State how many lines in the items below contain the string "space", with case counting. Reply with the number only.

++++

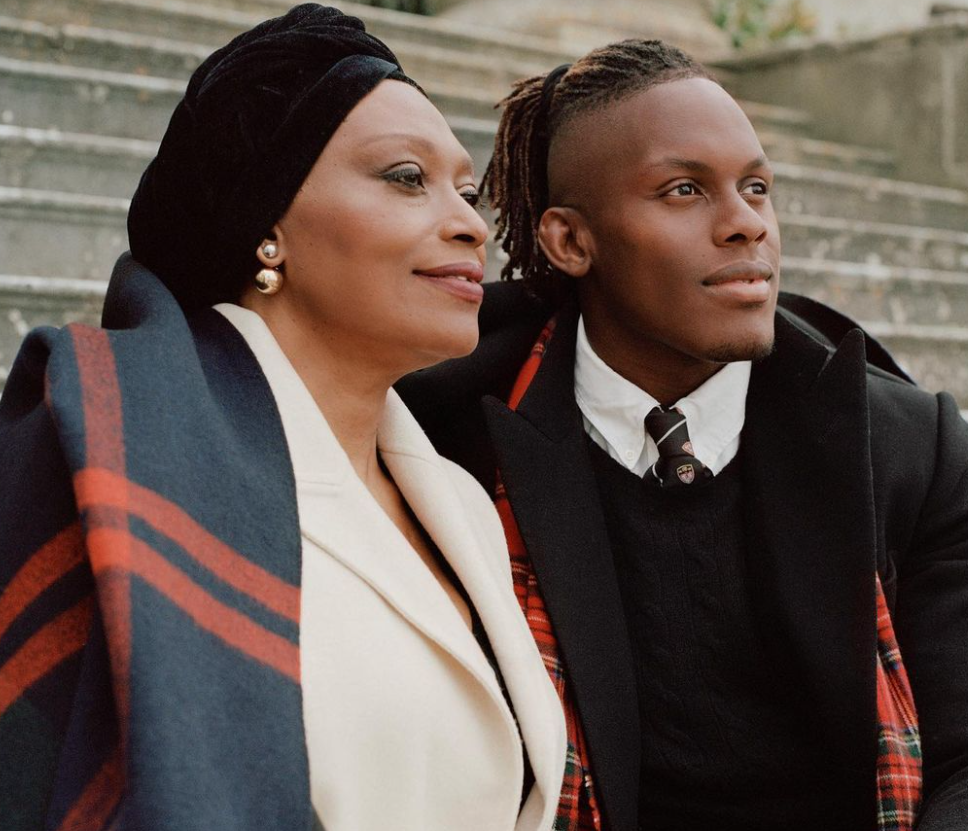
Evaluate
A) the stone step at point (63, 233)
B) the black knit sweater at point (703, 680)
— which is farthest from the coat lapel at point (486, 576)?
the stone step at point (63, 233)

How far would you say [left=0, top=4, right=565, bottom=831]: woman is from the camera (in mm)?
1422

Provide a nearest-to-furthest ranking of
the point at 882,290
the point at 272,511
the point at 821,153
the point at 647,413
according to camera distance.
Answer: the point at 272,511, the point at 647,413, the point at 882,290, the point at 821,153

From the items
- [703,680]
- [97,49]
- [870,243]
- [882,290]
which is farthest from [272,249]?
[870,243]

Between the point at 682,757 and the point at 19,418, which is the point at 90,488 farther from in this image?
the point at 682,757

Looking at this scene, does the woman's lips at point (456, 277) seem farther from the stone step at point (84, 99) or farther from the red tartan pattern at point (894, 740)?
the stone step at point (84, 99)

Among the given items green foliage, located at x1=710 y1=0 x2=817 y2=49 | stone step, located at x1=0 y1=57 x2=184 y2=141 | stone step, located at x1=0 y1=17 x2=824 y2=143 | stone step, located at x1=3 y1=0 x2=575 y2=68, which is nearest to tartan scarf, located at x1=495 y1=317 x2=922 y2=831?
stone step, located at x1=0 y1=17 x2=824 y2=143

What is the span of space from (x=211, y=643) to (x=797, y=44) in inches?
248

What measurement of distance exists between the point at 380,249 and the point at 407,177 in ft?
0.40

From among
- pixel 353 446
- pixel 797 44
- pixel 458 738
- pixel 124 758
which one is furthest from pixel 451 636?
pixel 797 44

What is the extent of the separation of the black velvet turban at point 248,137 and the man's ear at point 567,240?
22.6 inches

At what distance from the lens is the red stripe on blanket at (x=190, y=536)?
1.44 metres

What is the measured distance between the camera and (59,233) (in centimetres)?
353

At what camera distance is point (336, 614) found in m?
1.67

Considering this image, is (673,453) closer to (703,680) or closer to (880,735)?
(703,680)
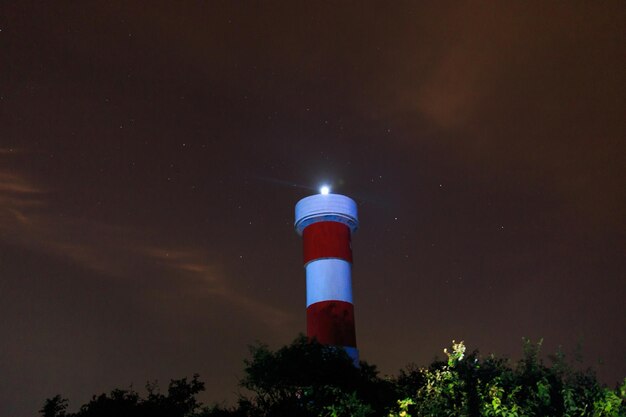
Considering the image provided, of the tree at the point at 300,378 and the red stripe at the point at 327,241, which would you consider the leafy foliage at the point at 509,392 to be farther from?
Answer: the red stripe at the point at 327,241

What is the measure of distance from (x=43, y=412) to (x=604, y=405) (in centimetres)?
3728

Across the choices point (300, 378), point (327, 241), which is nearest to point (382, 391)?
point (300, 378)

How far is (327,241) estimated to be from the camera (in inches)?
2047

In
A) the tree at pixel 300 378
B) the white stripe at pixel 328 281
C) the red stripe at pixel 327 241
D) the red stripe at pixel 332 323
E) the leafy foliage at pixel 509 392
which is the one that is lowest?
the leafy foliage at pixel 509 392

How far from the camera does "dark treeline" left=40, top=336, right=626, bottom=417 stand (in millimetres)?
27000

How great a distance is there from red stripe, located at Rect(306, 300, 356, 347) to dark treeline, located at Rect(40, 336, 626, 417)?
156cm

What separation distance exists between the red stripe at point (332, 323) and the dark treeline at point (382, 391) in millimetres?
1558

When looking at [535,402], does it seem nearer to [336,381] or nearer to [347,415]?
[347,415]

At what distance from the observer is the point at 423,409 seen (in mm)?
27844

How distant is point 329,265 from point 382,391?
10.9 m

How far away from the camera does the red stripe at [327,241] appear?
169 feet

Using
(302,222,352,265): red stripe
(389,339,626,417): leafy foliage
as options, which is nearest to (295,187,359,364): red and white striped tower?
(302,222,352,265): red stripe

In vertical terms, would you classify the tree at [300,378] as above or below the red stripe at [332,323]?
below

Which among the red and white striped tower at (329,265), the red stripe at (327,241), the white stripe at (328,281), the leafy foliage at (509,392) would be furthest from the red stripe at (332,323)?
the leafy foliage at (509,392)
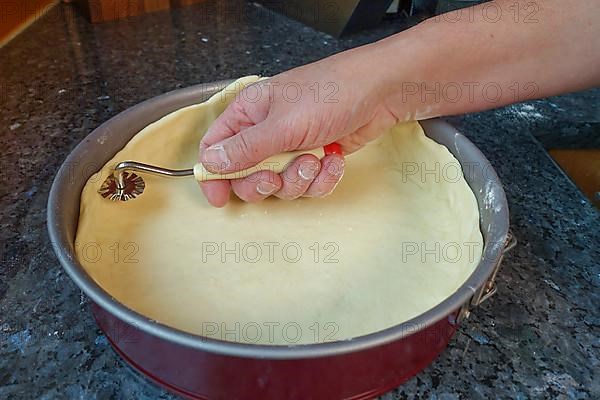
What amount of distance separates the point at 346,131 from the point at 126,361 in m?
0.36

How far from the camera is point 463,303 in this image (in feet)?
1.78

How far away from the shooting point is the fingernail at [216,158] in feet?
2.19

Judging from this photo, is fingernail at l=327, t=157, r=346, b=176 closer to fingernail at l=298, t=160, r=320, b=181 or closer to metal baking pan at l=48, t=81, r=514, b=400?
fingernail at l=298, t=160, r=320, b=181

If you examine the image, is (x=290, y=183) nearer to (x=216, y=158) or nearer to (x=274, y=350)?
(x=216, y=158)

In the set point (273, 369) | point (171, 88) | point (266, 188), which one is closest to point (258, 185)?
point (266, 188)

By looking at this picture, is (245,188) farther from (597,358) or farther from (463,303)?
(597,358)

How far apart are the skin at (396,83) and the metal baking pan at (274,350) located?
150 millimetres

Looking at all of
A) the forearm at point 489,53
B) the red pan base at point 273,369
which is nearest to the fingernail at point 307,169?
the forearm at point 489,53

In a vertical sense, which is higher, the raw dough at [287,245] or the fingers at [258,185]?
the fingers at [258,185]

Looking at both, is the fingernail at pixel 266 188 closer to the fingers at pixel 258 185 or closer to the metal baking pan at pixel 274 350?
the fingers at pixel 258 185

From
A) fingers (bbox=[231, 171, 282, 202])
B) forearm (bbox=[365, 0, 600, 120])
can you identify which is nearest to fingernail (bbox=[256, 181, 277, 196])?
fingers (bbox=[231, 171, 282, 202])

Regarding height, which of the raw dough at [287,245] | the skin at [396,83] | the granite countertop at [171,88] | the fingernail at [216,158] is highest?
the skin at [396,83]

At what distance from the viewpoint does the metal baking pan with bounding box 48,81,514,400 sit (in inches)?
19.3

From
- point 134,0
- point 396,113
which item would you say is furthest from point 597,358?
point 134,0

++++

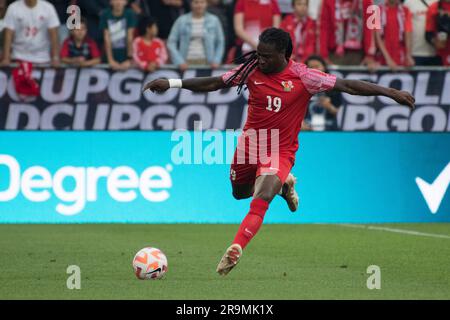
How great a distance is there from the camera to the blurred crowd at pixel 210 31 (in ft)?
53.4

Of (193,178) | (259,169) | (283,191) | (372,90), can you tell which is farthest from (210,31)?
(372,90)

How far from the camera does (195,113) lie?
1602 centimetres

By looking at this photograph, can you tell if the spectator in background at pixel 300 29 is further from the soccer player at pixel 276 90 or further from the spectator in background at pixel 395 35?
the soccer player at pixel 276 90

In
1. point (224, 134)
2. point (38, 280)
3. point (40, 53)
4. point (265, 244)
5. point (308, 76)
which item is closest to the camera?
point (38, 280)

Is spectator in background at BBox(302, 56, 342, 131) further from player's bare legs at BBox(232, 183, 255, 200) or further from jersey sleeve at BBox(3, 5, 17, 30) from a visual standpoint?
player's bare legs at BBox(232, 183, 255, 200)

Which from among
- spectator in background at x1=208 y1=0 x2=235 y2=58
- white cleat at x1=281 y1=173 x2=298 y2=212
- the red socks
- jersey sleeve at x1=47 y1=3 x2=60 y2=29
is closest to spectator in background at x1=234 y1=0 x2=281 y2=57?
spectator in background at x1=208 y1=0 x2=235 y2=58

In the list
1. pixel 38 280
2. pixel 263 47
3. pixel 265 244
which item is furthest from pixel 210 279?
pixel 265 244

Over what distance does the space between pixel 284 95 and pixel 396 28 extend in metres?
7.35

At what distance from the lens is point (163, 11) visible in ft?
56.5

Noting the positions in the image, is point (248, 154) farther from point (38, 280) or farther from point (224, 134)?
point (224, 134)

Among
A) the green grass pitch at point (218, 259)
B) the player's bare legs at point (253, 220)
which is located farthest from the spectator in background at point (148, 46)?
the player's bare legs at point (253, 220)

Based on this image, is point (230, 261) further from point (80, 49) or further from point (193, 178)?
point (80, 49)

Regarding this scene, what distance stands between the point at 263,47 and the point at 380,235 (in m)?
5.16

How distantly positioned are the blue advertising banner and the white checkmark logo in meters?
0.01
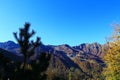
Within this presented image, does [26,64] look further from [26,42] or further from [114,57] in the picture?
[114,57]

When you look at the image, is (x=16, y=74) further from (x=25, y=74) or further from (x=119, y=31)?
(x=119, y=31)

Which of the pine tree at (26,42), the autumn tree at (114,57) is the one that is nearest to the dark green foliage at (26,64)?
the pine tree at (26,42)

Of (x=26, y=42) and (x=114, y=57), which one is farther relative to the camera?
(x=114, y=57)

++++

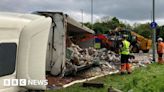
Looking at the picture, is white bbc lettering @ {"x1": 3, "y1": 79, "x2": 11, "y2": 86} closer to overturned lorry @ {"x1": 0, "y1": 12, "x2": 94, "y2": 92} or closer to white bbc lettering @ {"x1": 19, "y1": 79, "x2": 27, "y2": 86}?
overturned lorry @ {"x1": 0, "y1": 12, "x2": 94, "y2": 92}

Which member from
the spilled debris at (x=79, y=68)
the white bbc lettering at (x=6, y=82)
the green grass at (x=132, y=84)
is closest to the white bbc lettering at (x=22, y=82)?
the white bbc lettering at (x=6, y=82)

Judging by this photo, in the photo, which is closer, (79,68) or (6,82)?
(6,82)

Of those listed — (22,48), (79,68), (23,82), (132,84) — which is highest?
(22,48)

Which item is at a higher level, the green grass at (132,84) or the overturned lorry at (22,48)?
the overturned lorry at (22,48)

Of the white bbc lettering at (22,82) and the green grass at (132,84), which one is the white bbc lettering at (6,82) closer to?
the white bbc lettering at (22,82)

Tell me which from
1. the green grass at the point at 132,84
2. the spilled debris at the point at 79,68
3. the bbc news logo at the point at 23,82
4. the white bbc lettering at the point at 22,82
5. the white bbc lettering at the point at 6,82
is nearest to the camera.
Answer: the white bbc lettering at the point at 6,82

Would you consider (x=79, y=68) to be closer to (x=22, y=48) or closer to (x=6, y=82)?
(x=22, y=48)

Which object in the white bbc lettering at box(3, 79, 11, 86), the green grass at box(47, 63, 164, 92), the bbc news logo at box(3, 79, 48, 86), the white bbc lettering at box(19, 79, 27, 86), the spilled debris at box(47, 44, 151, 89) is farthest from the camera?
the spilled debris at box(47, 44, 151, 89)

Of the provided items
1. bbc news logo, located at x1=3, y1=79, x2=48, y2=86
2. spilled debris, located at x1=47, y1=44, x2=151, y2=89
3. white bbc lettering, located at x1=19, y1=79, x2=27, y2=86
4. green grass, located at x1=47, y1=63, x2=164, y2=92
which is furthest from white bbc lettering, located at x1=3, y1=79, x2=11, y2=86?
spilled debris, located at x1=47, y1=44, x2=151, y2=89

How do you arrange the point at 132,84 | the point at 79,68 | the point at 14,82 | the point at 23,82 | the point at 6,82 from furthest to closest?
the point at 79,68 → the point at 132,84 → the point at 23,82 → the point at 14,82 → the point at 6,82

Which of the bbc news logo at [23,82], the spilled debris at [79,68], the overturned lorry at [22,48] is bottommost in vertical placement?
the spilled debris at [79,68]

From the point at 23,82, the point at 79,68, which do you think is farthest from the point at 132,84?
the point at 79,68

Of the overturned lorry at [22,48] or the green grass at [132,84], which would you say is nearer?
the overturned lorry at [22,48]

++++

Response to this exercise
2